When frame units are georeferenced or geocoded, the presence of spatial auto-correlation can be investigated. This can be done by executing for instance the Moran test on the target variables: if the null hypothesis is rejected (i.e. the hypothesis of the presence of spatial auto-correlation is accepted) then we should take into account also this variance component.
As indicated by deGruijter et al. (2016) and deGruijter, Wheeler, and Malone (2019), in case \(Z\) is the target variable, omitting as negligible the fpc factor, the sampling variance of its estimated mean is:
\[\begin{equation} \label{eq1} V(\hat{\bar{Z}}) = \sum_{h=1}^{H}(N_{h}/N)^{2} S_{h}^{2}/n_{h} \end{equation}\]
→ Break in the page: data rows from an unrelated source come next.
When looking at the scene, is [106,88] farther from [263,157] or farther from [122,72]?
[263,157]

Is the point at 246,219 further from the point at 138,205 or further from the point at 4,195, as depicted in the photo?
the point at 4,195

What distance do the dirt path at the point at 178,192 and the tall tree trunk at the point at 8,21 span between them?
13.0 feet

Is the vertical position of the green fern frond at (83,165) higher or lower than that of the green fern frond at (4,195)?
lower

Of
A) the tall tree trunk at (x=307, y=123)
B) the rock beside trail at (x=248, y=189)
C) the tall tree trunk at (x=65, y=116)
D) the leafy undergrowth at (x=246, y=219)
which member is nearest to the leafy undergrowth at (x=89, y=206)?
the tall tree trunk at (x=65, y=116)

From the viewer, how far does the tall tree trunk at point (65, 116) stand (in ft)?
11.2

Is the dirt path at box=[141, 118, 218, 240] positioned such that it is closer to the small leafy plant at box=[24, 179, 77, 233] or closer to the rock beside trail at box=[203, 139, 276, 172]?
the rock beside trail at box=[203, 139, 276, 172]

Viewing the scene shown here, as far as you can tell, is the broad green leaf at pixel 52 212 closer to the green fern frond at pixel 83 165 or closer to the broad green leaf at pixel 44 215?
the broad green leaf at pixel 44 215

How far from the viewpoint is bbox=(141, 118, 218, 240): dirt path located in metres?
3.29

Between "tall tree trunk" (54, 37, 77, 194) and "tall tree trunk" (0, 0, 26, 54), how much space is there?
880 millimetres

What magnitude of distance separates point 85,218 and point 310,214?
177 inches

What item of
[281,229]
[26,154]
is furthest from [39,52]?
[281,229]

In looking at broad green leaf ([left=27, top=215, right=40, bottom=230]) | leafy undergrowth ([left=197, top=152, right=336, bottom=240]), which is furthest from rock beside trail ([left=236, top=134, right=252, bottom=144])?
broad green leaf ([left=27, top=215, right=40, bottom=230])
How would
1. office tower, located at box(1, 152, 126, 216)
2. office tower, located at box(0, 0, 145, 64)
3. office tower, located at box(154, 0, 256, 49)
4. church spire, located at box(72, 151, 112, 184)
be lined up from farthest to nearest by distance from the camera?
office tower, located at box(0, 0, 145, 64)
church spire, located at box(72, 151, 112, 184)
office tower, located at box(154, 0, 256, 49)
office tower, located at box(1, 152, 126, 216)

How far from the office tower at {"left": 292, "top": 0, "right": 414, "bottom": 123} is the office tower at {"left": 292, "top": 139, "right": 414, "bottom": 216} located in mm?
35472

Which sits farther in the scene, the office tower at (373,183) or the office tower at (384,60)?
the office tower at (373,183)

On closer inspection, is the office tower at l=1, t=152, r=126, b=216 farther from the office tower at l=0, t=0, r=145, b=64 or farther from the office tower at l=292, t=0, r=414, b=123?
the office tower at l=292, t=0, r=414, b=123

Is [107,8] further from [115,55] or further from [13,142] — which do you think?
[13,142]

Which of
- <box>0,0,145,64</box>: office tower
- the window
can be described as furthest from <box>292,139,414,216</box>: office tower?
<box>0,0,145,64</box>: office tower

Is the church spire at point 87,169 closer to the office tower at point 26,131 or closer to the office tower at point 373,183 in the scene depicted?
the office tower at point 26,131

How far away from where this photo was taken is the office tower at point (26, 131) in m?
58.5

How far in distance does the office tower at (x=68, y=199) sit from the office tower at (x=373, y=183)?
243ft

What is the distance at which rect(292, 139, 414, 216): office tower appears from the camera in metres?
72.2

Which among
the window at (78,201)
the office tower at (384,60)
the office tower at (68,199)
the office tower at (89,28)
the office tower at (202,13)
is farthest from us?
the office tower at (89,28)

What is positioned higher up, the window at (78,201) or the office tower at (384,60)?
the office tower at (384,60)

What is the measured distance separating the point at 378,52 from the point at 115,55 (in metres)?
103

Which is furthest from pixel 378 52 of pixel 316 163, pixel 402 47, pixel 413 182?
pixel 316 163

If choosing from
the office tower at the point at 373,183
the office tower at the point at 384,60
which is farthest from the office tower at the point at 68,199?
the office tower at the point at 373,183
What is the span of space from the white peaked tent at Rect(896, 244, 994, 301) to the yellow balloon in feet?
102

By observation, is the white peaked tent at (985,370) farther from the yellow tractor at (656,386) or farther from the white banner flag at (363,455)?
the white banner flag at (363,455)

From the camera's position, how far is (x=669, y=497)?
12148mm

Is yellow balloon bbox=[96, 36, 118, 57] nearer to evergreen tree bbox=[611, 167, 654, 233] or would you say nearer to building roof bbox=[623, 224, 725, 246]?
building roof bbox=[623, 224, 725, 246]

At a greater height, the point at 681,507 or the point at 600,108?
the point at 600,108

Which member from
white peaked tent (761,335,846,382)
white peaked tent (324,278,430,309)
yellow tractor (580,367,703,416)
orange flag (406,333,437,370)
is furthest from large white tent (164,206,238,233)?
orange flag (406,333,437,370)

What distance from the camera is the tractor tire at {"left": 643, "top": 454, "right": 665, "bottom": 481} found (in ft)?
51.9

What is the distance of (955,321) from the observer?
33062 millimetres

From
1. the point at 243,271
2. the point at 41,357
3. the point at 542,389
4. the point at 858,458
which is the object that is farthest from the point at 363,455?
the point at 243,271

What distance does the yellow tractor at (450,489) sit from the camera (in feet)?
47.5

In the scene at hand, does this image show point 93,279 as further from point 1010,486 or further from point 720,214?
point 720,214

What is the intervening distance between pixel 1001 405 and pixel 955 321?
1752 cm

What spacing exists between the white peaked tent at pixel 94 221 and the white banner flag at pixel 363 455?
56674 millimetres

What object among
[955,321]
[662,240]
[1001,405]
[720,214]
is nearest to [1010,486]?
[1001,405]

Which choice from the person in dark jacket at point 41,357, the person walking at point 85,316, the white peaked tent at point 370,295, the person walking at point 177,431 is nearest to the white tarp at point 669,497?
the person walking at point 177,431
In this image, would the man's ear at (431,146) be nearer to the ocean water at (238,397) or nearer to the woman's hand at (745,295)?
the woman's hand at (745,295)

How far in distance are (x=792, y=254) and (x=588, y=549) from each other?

We can write the variance in each stratum \(h\) as:
\[\begin{equation} \label{eq2} S_{h}^{2} = \dfrac{1}{N_{h}^{2}} \sum_{i=1}^{N_{h-1}}\sum_{j=i+1}^{N_{h}}(z_{i}-z_{j})^{2} \end{equation}\]
The optimal determination of strata is obtained by minimizing the quantity \(O\):
\[\begin{equation} \label{eq3} O = \sum_{h=1}^{H} \dfrac{1}{N_{h}^{2}} \{ \sum_{i=1}^{N_{h-1}} \sum_{j=i+1}^{N_{h}} (z_{i}-z_{j})^{2}\}^{1/2} \end{equation}\]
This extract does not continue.